Make the copy match the entries below exactly, with no pictures carried over.

++++ Records supplied

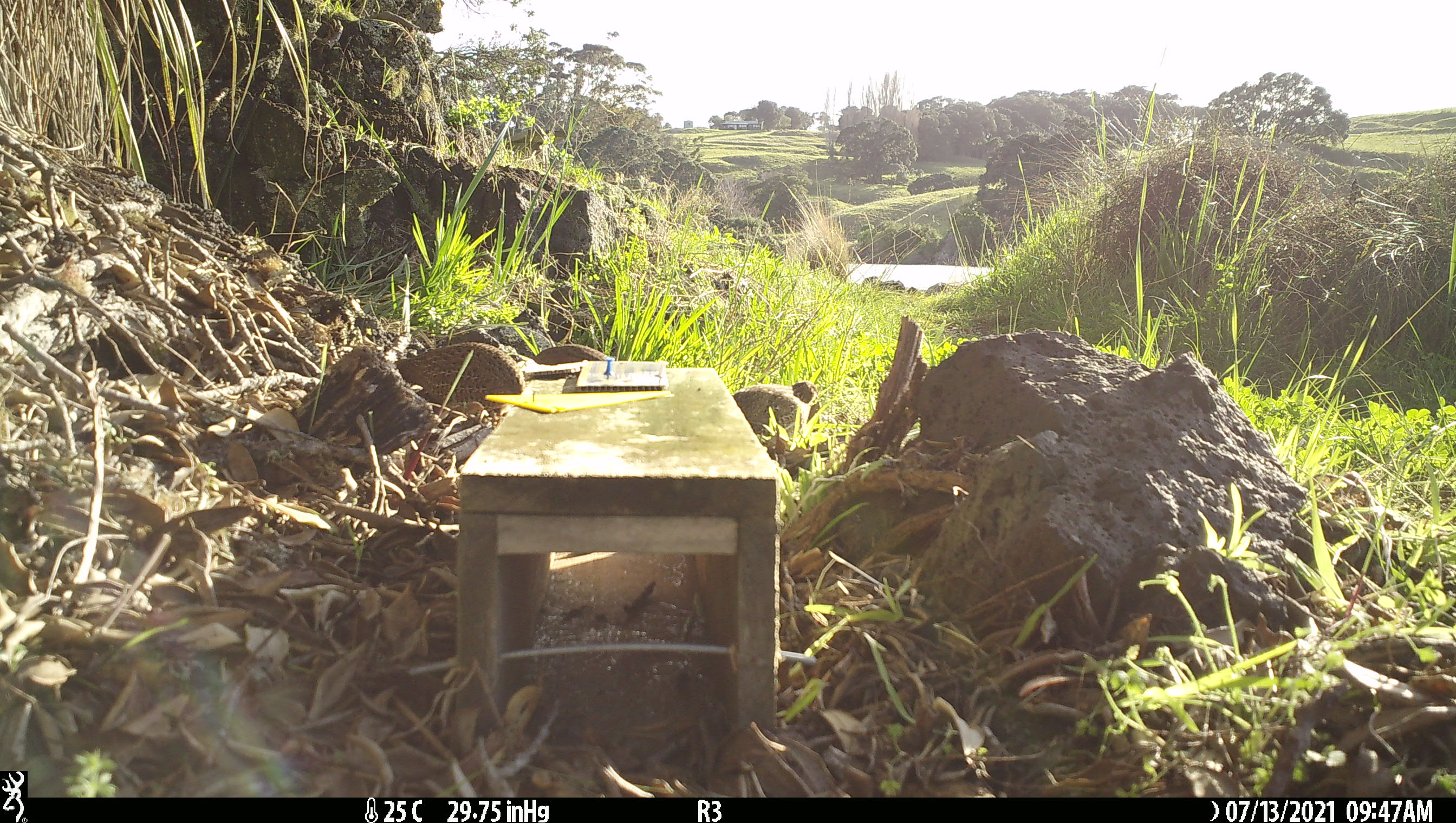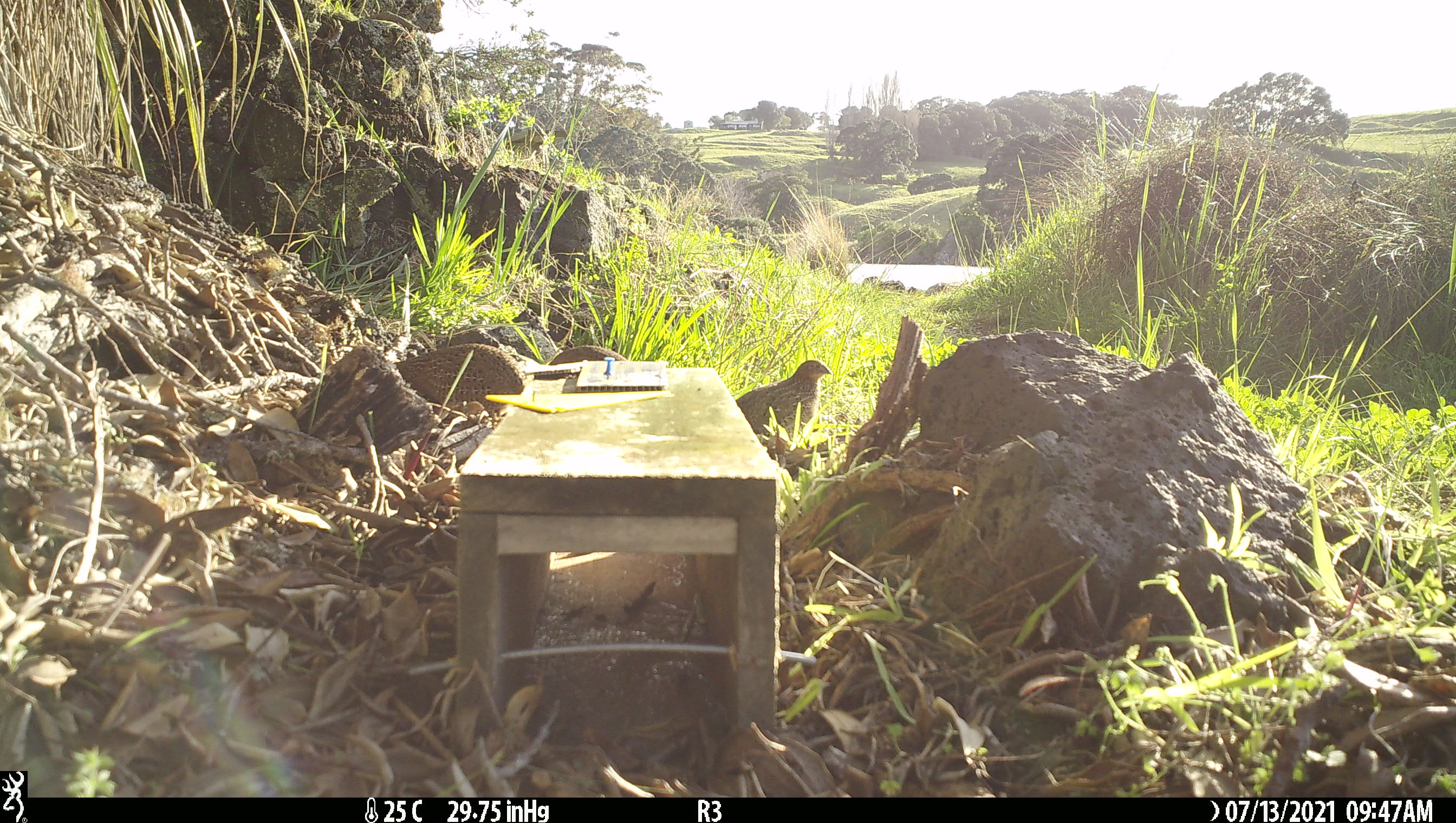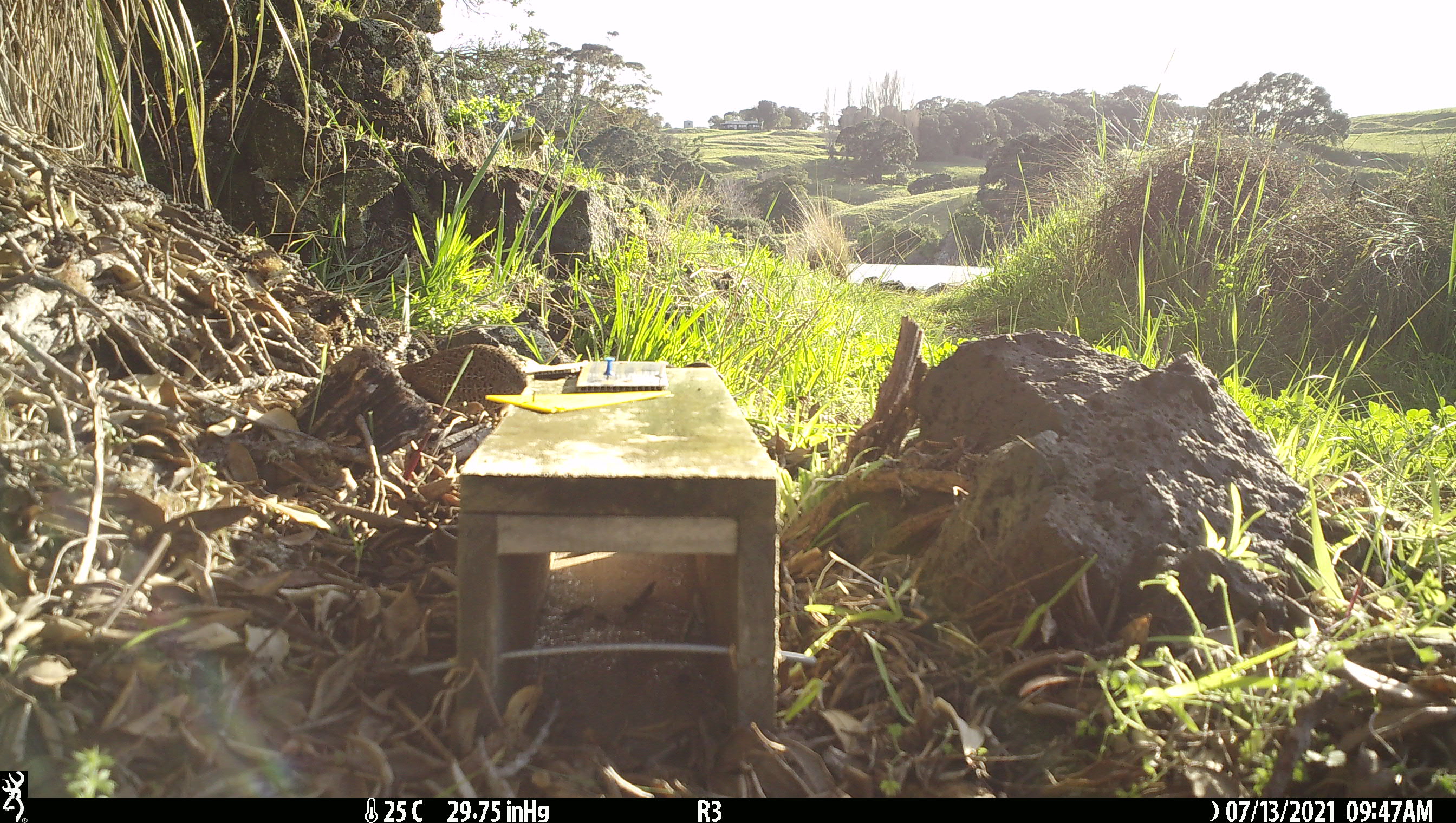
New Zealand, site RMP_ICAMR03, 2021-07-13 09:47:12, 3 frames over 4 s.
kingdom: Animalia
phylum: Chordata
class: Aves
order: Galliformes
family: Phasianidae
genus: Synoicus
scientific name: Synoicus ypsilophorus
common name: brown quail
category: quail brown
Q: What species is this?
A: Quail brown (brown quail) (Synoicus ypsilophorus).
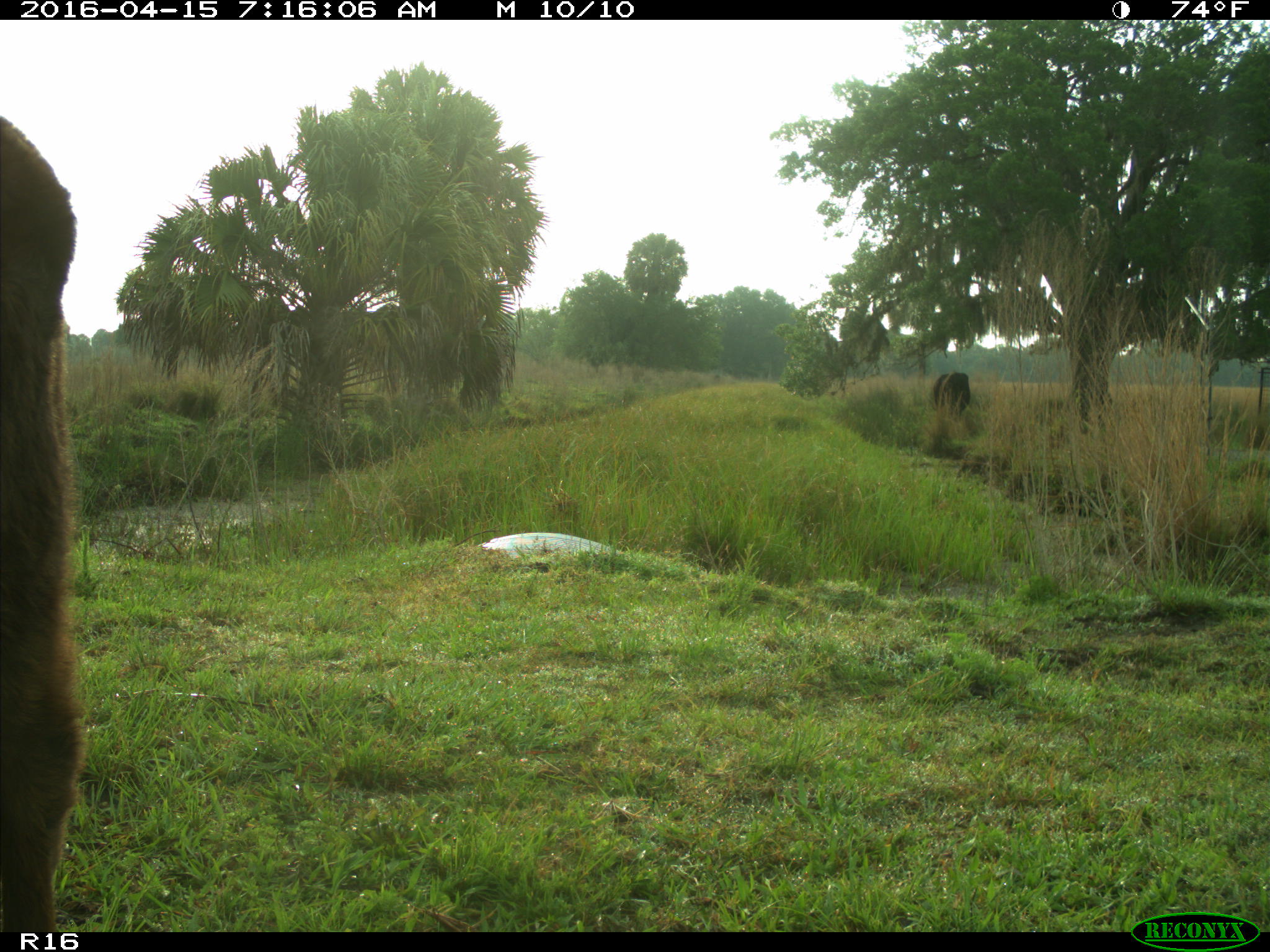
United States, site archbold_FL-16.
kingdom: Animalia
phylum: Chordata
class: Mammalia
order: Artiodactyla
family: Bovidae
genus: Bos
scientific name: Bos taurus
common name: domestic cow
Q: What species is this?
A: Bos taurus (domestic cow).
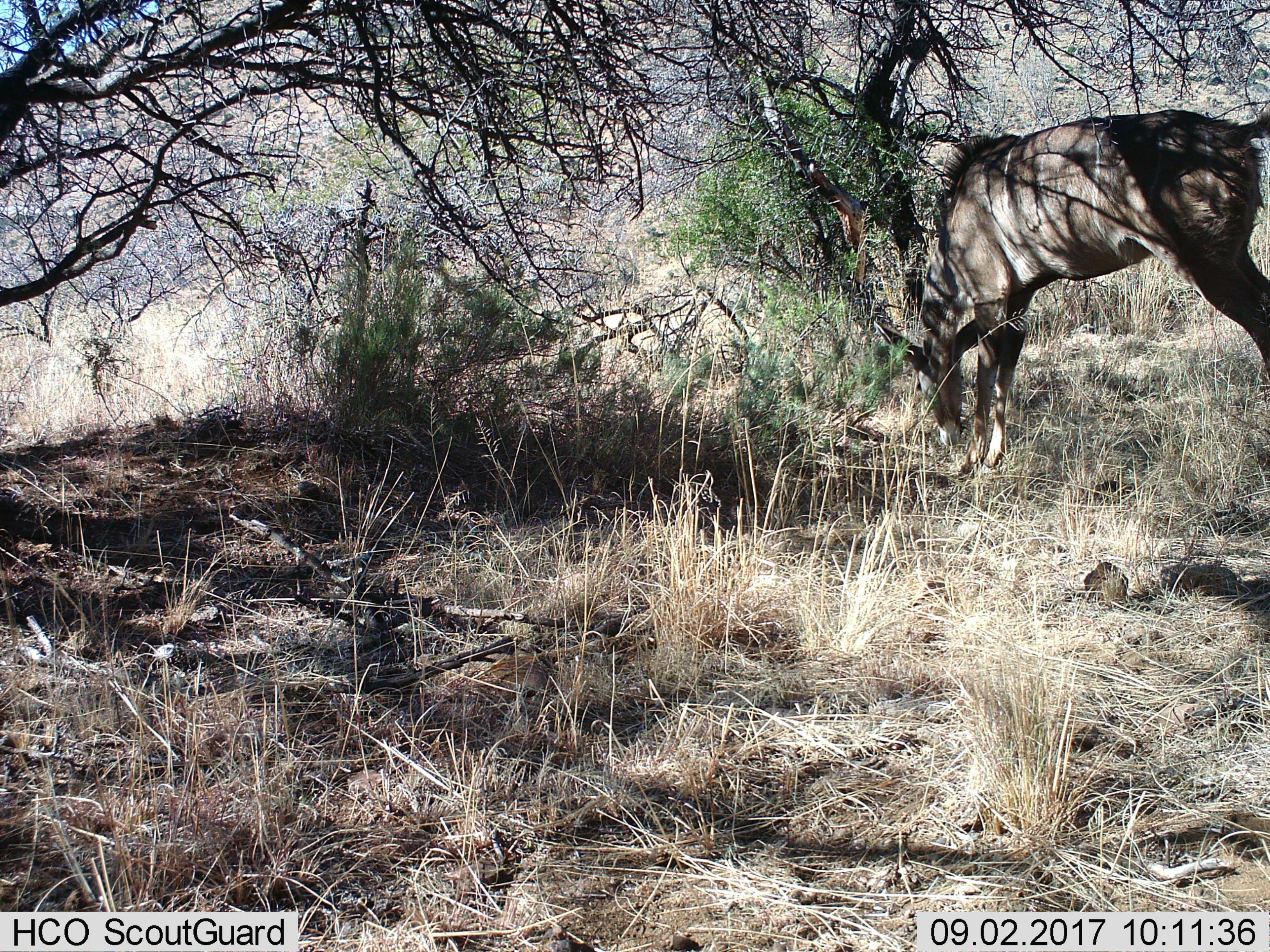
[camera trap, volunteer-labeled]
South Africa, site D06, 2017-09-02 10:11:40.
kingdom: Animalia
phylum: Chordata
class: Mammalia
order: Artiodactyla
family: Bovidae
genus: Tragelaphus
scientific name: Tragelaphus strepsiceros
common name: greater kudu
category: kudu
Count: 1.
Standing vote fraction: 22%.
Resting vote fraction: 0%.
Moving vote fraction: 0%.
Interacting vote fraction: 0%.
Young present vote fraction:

++++++++

**Problem solution**
New Zealand, site RMP_ICAMR03, 2021-07-13 09:47:12, 3 frames over 4 s.
kingdom: Animalia
phylum: Chordata
class: Aves
order: Galliformes
family: Phasianidae
genus: Synoicus
scientific name: Synoicus ypsilophorus
common name: brown quail
category: quail brown
Q: What species is this?
A: Quail brown (brown quail) (Synoicus ypsilophorus).
United States, site archbold_FL-16.
kingdom: Animalia
phylum: Chordata
class: Mammalia
order: Artiodactyla
family: Bovidae
genus: Bos
scientific name: Bos taurus
common name: domestic cow
Q: What species is this?
A: Bos taurus (domestic cow).
[camera trap, volunteer-labeled]
South Africa, site D06, 2017-09-02 10:11:40.
kingdom: Animalia
phylum: Chordata
class: Mammalia
order: Artiodactyla
family: Bovidae
genus: Tragelaphus
scientific name: Tragelaphus strepsiceros
common name: greater kudu
category: kudu
Count: 1.
Standing vote fraction: 22%.
Resting vote fraction: 0%.
Moving vote fraction: 0%.
Interacting vote fraction: 0%.
Young present vote fraction:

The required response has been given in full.